◆ Reading passage
---------------

Calibre, GhostScript and creating searchable PDFs...?

Question

Calibre, GhostScript and creating searchable PDFs...?

Apologies in advance for the stretch on category, Calibre and Ghostscript are not, per se, Mac technologies but the following questions are Mac based, in particular, Catalina. In a search of the Web I was unable to locate a community or forum specific to Ghostscript, although there is one for Calibre.

The Web search for Ghostscript did find numerous questions and answers in this Apple sub forum, so here I am. If any of you can direct me to a Ghostscript forum, please do.

One of the processes I utilize as a researcher is to place all of my source material into a digital archive subdivided into directories for books and another for papers. That categorization may seem arbitrary, as many papers are as long as books. The separation has more to do with the process required to get everything into a single, consistent format that allows global searches across the entire archive.

Papers are rarely a problem but digital books are an entirely different species, they require a good deal of work in order for them to be accurately searched, primarily to ensure that a digital work is not missed.

99 percent of the time, research papers come in the form of PDFs. Don't get me wrong, they do have problems but they are mostly, internal, small and predictable. Digital books come in eBook formats, overwhelmingly .epub, as well as, .mobi, .djvu and a smattering of PDFs.

Two tests in the PDF will quickly indicate if it can be searched: choose any page and text, double click, the word is not selected -instead, just a single character. Second, choose any page and type a word you see on the page into the PDF search field and it will return, "No Results Found."

Converting the eBook file into a readable, roughly formatted PDF that would be searchable required two steps:

Open the eBook file in Calibre, then run the output process that converts the eBook file into a PDF.
Open the terminal, locate you input/output folder with pwd and/or cd/ and run GhostScript command:

gs -dNOPAUSE -dBATCH -sDEVICE=pdfwrite -sOutputFile="output.pdf" "intput.pdf"

When Calibre produced the PDF from the eBook file, the PDF was unsearchable, the final GhostScript step corrected this deficiency..

Then I purchased a new MacBook Pro and once my work and system was on the new machine I upgraded to Catalina. That upgrade required me to update Calibre. The Catalina upgrade also required me to remove my Homebrew installation and with it, GhostScript. Once the dust settled I had the most recent versions of Calibre, Homebrew and GhostScript installed.

There is both good news and bad news.

Now, when I run the Calibre formatting / conversion of the eBook file in to a PDF, Calibre does it all. It not only produces a formatted PDF, as before, but the output is now searchable. This cuts the time in half to get what I need, a formatted, readable and searchable PDF – very good news.

But there is a new problem, sometimes, especially for older works, the original eBook file will come as a PDF file. In the majority of cases the PDF is good to go; functioning, readable and searchable, but in some cases the PDF is not searchable. When this happened, in my pre Catalina install, I would skip the Calibre step and run the PDF thru GhostScript.

Infrequent need to execute this process but the aforementioned GhostScript command , would fix the PDF every time, making no other visible change but rendering the PDF searchable.

---------------

◆ Instruction
In the forum post about Calibre and GhostScript, which format do digital books most often come in? The lines after this point are separate material, unrelated to the forum post about Calibre and GhostScript.

◆ Given entries
---------------

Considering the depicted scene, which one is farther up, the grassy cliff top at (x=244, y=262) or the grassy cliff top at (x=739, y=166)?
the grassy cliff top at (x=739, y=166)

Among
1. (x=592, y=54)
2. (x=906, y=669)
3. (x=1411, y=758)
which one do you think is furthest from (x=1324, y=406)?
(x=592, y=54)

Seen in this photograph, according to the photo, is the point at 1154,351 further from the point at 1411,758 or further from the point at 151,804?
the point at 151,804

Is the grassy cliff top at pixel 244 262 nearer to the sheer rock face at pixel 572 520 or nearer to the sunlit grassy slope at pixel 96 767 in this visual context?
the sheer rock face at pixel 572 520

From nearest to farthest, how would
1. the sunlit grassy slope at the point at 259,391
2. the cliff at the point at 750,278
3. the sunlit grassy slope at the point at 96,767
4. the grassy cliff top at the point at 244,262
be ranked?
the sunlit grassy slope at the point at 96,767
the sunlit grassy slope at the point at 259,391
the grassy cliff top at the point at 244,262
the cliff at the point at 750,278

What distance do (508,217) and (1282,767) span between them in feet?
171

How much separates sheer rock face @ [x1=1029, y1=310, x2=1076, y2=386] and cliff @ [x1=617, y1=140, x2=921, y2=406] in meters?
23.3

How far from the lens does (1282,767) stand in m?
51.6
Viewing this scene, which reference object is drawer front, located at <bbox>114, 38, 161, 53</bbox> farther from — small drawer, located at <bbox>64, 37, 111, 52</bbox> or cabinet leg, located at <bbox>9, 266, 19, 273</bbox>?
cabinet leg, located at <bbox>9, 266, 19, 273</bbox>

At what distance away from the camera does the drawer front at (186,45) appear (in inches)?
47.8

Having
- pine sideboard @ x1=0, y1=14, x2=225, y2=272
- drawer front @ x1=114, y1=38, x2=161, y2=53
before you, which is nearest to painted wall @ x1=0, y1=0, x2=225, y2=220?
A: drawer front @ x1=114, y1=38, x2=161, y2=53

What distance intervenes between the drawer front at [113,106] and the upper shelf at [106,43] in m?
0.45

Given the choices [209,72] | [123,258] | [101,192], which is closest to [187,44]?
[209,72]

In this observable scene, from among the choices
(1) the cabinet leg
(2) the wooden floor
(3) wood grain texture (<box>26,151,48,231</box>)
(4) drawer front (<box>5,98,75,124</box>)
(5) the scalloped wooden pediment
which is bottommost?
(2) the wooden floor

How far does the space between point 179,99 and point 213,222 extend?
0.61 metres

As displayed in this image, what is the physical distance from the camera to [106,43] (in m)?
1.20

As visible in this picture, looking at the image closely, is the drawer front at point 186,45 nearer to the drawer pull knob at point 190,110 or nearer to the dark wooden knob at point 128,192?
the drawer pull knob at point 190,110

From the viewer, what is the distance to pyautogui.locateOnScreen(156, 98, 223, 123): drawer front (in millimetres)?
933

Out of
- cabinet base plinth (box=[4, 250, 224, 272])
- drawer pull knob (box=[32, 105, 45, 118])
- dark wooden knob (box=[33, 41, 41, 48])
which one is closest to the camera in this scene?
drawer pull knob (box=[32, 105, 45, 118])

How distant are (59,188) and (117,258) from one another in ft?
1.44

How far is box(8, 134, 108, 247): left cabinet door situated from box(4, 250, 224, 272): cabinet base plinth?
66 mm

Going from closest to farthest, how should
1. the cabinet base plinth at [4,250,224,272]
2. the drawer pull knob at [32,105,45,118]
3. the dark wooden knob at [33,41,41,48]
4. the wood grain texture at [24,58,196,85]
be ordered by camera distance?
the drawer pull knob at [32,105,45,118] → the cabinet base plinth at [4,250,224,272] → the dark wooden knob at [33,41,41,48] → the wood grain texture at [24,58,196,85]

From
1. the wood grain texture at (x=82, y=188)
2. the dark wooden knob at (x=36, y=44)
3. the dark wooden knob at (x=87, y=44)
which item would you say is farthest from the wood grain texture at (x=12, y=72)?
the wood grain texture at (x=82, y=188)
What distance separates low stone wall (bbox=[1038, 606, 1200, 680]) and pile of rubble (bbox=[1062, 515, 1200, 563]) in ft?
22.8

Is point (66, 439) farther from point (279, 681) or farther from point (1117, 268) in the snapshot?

---------------

◆ Exercise answer
They most often come in the .epub format.